A massive Theia would also explain the scale of the LLSVPs, which together contain six times more mass than the Moon. If they are extraterrestrial, Yuan says, only an impactor as large as Theia could have delivered them.

The hazy evidence for the LLSVPs themselves is one of several caveats, though. In a study published in Tectonics last year, Barbara Romanowicz, a seismologist at UC Berkeley, and Anne Davaille, a geophysicist at Paris-Saclay University, theorized that their pile-like structure may simply be an illusion produced by interior models that rely on low frequency seismic waves, which obscure small differences.

Rather than reaching up 1000 kilometers, the piles may rise only a few hundred kilometers before breaking off into branched plumes. They might have holes in them, adds Romanowicz. “They may be a bundle of tubes.”

According to Harriet Lau, a geophysicist at UC Berkeley, smaller or less monolithic LLSVPs would also be consistent with an upcoming analysis that shows the LLSVPs are densest at the bottom. Seismometers are used to measure how Earth’s natural vibrations travel into the deep mantle, while GPS stations are used to detect how the Moon’s gravitational pull stretches Earth. “Perhaps the real story behind the density is the distribution depth,” she says.

According to Durham University seismologist Jennifer Jenkins, less enormous LLSVPs could cast doubt on the notion that Theia was roughly the size of a proto-Earth. Yuan’s picture, she adds, “is not inconsistent with what we know, but I’m not entirely convinced.”

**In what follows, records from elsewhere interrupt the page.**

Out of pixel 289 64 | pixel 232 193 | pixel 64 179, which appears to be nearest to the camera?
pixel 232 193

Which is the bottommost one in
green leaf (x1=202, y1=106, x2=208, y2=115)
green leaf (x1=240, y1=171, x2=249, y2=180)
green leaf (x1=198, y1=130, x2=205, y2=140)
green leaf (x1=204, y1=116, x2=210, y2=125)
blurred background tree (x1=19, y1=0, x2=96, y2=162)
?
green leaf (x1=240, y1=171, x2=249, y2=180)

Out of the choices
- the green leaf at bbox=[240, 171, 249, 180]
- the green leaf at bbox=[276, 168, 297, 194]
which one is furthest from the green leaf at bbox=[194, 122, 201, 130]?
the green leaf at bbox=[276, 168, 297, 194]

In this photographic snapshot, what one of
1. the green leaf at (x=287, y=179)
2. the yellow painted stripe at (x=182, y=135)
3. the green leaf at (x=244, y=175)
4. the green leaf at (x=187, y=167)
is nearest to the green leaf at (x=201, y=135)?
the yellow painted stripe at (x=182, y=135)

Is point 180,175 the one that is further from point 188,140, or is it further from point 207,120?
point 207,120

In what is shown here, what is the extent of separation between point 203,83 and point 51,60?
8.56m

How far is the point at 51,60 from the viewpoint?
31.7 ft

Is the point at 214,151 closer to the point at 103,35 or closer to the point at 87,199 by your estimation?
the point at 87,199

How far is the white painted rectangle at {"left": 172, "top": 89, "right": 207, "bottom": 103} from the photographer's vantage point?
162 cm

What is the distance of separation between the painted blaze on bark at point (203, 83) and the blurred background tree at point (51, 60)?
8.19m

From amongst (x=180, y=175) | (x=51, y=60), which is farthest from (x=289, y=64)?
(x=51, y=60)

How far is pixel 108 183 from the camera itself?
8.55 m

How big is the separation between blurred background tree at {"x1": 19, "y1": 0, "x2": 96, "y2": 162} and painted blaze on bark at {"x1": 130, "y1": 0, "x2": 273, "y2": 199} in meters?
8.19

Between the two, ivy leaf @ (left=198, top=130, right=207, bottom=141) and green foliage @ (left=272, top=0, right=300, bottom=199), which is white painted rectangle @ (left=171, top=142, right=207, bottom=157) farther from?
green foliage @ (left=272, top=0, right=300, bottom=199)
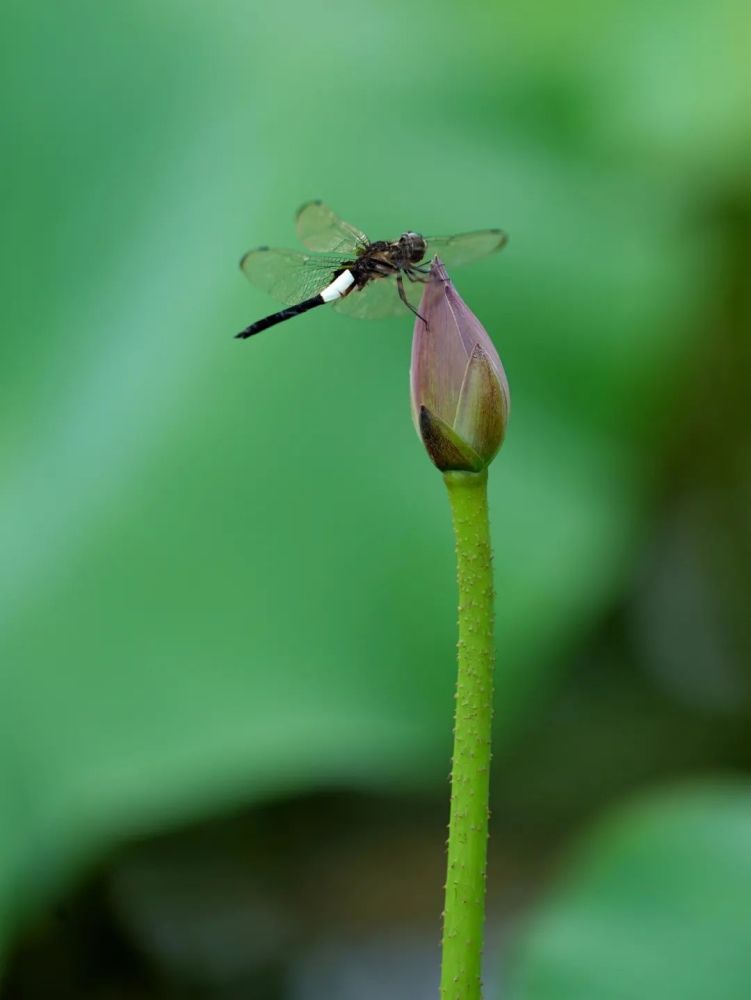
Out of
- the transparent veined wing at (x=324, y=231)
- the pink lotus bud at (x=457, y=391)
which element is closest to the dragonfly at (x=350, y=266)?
the transparent veined wing at (x=324, y=231)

Desch says the team could test its idea by looking for geochemical similarities between the island lavas and rocks from the Moon’s mantle. One reason why scientists desire samples from the Moon’s largest impact crater, on its south pole, where such rocks may be exhumed, is because none of the Apollo samples capture the unaltered mantle. It is a top candidate location for NASA’s return of astronauts to the Moon, and both NASA and China are planning robotic missions to the south pole this decade.

If Theia’s remnants do lie deep in Earth’s mantle, they may not be alone. More frequently near the edges of the LLSVPs, seismologists are observing small, incredibly dense pockets of material in the deep mantle that are only a few hundred kilometers across. Maybe they are the sunken remnants of iron-rich cores from other miniature planets that hit early Earth, Jenkins says. Theia, in fact, might be just one grave in a planetary cemetery.